Validity is an Imperfect Measurement – Testing: A Personal History

Some things bear repeating like this line from a November post on tbhis blog:

“Validity is the “cardinal virtue in assessment” noted Bob and two other former colleagues Linda Steinberg, & Russell Almond, in 2003. ” There are some disagreements about validity among psychometricians; some think that the test should be tested for validity, not just its score. Harvey Goldstein articulates the protest well at this link:

“After all, if we make claims to be able to measure some very subtle mental processes, why do we seem to have given up on measuring the validity of those same instruments? In fact, it has not always been so.
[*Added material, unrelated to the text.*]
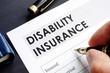 Leinwanddruck Bild - Man is filling in Disability insurance form.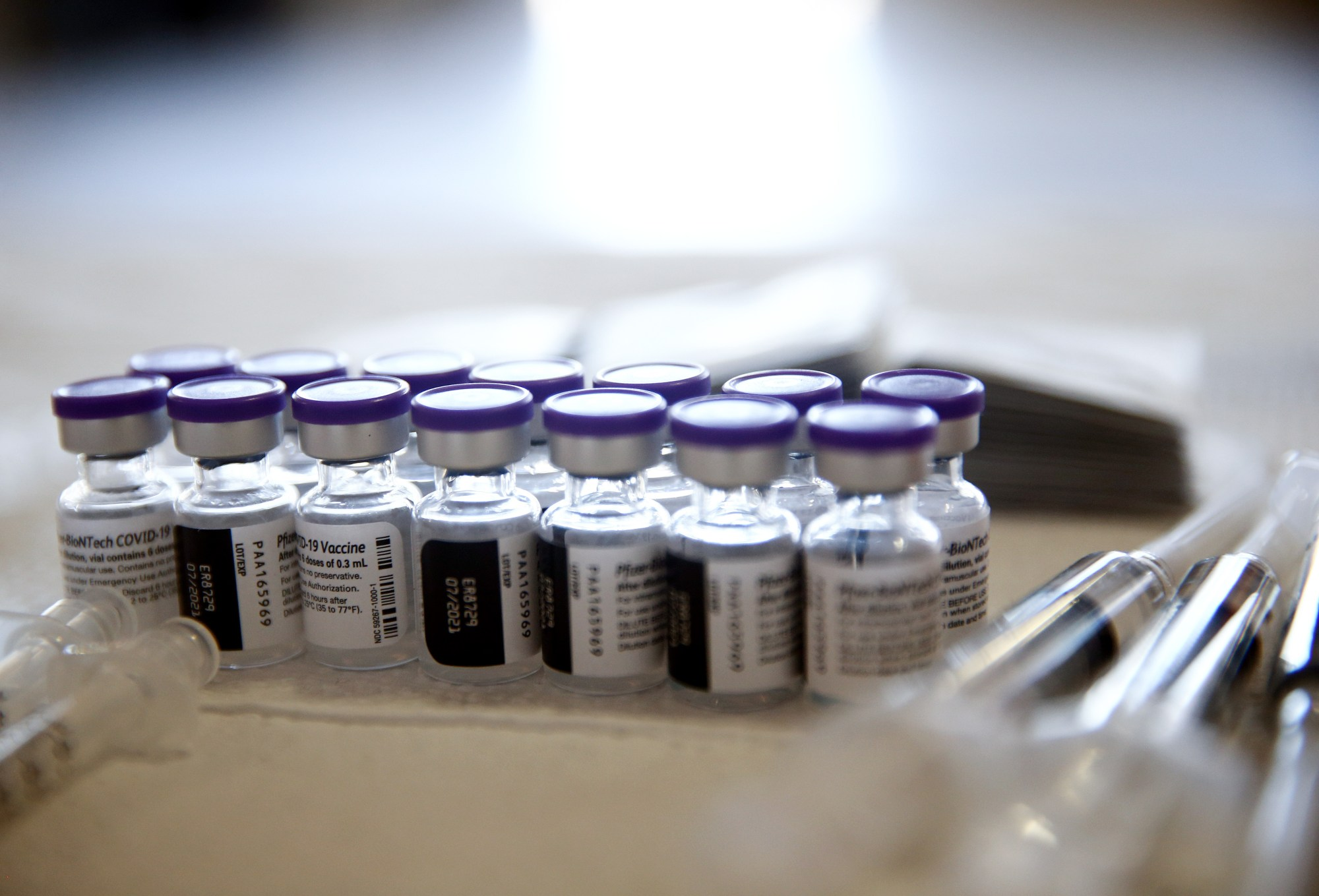 Vials containing doses of the Pfizer COVID-19 vaccine are viewed at a clinic targeting minority community members at St. Patrick's Catholic Church on April 9, 2021 in Los Angeles, California. (Photo by Mario Tama/Getty Images)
Historically, there have been attempts to produce ‘validity coefficients’ for tests, based upon association measures such as correlations with other tests or judgements
made concurrently or in the future of an individual’s life. I will refer to these as
‘associational validity’ and they include ‘concurrent validity’, ‘predictive validity’,
etc. The striking thing about the current consensus definition is that psychometrics
appears to have given up on attempts to provide quantitative measures of validity.”

That argument about whether validity is a measure of a score or a test or both is for others much more expert than I am, but the idea of tests that appear in their design to lack validity is of great interest.

If you Google “the worst educational tests”, this link from USAToday pops up of a 2018 article about the disparity in test performance by state. Massachusetts is first and that interested me because they spend a great deal of time and money (redundant, I know: time is $$$) on the design of their own statewide tests. The article notes appropriately that ” Parent education levels, for example, which are among the best predictors of student success, are among the highest in Massachusetts.” However, Massachusetts beats out three other states with greater parent education levels. I wonder if the superiority of their assessment design plays a role. California ranking 35th might argue against that idea as they obsess about test design in Sacramento. But Massachusetts engages independent assessments of their Comprehensive Assessment System or MCAS. Those reports at this link here suggest such attention might make a difference.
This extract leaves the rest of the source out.